### Problem to solve
In the column below on John Dowd's resignation, which part of the Constitution do Shugerman and Leib say limits self-protective pardons?

### Selected extract
==================================================

Matthew T. Mangino
GateHouse Media
March 30, 2018
Last week, the president’s personal lawyer, John Dowd,
resigned. On the surface, it doesn’t seem like a big deal. Nearly 40 Trump
Administration aids and officials have resigned or been fired since
inauguration day.
Recent revelation may signal that Dowd’s departure is a
bigger deal than originally thought. The New York Times reported this week that
Dowd discussed the possibility of a presidential pardon with lawyers for
Michael Flynn and Paul Manafort.
Flynn, the former national security adviser to the
president, pleaded guilty to lying to the FBI about conversations with Russia’s
ambassador. Manafort, a former Trump campaign manager, is charged in a “scheme”
in which he allegedly laundered $30 million, failed to pay taxes for almost 10
years, and used real estate he owned to fraudulently secure more than $20
million in loans.
The president has the authority to pardon anyone. However,
if the pardon is self-serving — an effort to muzzle potential witnesses in an
investigation involving the president — then that could be obstruction of
justice.
Fordham University Law School professors Jed Shugerman and
Ethan J. Leib recently wrote in the Washington Post that “the Constitution,
correctly understood, imposes limits on a president’s ability to grant pardons
if they are issued for the purpose of self-protection.”
Shugerman and Leib suggest the answer “lies in a neglected
part of the Constitution: Article II, Section 3, which directs that the
president “shall take Care that the Laws be faithfully executed.’“
If the president pardons Flynn and Manafort primarily out of a motivation to protect himself, those pardons may be invalid as disloyal and federal courts could allow those prosecutions to proceed even with a presidential pardon.

==================================================

[Extracted records]

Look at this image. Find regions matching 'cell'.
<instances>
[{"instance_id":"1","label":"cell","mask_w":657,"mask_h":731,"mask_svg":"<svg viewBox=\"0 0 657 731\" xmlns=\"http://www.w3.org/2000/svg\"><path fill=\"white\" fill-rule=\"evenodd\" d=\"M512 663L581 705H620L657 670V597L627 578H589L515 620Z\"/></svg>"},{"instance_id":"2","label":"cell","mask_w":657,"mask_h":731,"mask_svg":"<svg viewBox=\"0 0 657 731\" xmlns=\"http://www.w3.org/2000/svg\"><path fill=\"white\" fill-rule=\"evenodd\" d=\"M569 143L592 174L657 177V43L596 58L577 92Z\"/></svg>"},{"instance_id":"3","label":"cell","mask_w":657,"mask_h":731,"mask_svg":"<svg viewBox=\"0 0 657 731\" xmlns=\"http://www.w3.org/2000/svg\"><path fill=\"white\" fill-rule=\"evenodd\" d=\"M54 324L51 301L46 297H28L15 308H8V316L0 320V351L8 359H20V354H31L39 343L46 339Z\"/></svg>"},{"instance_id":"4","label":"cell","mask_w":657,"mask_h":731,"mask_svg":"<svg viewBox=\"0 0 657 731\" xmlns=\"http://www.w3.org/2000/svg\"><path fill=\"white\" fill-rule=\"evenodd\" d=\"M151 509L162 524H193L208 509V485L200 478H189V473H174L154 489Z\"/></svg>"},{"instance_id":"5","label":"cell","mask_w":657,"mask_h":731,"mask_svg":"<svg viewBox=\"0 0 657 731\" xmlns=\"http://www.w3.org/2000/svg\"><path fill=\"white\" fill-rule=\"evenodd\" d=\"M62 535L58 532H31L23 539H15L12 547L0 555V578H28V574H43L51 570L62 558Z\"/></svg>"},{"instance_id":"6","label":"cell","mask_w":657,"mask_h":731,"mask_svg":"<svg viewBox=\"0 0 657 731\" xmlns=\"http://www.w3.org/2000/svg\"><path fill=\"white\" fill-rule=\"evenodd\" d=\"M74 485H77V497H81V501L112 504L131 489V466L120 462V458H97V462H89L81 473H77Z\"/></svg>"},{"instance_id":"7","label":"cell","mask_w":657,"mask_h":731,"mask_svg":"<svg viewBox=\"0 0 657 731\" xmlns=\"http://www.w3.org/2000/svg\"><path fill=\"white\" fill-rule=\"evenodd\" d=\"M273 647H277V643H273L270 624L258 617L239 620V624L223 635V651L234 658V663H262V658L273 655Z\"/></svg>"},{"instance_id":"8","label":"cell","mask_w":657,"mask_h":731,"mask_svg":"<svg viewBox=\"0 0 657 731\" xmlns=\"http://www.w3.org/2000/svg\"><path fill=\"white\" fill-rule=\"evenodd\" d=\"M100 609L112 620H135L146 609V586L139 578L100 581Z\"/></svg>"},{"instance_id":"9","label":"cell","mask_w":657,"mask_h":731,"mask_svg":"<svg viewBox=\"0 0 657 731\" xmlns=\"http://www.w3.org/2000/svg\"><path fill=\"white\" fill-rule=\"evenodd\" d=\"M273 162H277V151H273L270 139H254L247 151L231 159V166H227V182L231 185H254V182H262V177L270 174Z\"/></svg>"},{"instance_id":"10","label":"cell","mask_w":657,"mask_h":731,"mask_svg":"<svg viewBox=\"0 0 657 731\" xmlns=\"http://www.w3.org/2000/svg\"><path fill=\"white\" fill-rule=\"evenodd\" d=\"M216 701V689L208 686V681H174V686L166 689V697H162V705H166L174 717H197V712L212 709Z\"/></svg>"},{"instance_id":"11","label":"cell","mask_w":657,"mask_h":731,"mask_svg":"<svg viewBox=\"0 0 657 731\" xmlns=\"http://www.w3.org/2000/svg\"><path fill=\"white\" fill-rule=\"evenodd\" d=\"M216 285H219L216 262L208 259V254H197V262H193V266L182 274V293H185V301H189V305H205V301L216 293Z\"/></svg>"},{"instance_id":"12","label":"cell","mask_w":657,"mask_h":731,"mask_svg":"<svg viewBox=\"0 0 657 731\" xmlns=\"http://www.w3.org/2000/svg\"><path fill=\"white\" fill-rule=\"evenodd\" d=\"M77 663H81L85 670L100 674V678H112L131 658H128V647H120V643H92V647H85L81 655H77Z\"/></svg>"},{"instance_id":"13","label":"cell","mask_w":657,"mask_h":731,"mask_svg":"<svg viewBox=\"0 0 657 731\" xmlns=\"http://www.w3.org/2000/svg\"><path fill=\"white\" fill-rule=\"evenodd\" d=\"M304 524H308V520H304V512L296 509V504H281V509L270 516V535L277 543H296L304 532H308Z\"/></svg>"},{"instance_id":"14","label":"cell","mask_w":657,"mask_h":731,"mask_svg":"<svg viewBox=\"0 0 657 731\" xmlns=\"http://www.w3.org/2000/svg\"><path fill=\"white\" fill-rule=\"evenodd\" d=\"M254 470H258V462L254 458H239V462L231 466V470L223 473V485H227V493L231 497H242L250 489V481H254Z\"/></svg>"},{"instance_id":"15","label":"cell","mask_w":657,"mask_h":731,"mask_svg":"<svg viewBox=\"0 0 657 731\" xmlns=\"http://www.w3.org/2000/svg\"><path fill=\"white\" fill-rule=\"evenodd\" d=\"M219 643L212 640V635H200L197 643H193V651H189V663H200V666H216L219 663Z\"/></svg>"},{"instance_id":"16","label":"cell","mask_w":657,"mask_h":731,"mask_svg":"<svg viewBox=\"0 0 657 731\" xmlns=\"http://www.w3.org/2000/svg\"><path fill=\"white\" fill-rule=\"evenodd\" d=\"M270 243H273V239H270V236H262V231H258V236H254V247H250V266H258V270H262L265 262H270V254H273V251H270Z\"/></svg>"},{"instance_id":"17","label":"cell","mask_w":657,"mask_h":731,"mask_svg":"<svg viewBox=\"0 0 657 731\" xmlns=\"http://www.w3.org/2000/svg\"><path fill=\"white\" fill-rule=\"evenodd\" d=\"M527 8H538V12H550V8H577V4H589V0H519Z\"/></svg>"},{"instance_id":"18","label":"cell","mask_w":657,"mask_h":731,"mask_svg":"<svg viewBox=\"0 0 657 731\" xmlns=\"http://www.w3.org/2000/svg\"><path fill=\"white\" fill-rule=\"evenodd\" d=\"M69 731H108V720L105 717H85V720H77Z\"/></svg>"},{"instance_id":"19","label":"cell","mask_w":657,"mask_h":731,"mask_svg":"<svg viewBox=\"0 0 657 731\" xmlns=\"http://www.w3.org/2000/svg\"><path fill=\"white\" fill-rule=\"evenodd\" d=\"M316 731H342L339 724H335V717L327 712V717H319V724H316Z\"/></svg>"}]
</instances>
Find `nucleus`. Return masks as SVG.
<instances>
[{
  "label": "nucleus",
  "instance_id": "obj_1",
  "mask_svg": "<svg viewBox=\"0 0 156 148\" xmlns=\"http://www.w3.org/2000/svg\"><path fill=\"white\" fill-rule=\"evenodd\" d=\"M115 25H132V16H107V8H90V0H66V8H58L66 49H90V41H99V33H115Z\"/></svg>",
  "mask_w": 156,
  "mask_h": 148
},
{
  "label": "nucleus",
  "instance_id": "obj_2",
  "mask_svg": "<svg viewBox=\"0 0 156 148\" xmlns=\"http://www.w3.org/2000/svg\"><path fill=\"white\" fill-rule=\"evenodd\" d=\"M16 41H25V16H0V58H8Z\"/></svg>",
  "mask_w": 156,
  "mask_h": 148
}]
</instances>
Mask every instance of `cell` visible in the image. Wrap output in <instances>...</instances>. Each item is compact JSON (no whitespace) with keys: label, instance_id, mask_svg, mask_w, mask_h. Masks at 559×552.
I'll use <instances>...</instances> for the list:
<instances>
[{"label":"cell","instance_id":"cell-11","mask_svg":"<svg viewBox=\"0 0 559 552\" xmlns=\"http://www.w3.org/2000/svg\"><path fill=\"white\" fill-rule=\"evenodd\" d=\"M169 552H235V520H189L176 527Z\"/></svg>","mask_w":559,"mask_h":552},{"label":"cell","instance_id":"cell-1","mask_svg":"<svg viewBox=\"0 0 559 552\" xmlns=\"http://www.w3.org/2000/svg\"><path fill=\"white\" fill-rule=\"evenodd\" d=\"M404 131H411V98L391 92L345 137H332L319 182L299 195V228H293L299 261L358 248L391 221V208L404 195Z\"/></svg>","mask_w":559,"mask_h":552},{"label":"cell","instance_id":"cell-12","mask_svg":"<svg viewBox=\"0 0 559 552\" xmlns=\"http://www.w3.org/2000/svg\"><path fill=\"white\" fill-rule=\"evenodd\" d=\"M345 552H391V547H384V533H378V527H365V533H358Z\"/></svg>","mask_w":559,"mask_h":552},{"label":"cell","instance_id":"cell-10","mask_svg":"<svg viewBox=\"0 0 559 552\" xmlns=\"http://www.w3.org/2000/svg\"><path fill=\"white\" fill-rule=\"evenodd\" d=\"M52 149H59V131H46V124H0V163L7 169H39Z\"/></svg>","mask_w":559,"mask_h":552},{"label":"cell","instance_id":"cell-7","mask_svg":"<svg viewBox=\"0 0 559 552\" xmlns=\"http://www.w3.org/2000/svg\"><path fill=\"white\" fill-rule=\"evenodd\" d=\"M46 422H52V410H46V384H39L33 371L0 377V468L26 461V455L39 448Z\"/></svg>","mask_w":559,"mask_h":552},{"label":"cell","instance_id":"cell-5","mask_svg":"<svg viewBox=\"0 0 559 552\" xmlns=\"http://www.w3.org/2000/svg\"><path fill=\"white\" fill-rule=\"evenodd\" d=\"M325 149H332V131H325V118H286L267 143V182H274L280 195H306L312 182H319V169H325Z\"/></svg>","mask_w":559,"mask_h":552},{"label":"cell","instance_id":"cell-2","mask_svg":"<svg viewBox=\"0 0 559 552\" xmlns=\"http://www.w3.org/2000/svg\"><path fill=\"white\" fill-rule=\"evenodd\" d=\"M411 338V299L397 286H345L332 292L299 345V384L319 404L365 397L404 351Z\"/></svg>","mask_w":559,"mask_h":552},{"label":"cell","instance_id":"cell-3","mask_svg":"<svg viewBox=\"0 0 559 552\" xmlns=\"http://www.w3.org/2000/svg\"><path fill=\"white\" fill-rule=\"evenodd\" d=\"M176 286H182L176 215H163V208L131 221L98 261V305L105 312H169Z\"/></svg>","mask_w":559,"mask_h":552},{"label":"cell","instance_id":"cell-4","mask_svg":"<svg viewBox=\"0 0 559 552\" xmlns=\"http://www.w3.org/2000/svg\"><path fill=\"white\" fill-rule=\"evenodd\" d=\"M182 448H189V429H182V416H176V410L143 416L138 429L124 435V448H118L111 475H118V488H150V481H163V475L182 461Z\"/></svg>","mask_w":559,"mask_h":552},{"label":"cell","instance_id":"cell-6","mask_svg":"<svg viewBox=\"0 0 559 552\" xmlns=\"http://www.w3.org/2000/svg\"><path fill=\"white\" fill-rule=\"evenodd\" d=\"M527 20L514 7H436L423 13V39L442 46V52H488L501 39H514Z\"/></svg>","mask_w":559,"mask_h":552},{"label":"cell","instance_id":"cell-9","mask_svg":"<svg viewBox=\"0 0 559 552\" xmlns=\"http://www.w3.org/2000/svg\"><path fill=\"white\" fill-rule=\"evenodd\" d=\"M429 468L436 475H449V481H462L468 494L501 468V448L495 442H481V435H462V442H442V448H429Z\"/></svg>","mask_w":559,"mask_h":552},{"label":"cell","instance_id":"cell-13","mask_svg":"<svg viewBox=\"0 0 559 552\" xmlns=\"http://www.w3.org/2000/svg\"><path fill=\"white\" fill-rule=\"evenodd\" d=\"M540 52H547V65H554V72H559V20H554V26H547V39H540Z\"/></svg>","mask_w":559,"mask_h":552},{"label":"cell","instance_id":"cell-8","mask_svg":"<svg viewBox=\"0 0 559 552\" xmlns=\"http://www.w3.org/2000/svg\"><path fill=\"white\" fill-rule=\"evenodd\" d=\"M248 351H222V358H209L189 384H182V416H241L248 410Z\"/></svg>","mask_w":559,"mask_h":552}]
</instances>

==================================================

### Solution to the problem
Article II, Section 3, which directs that the president "shall take Care that the Laws be faithfully executed."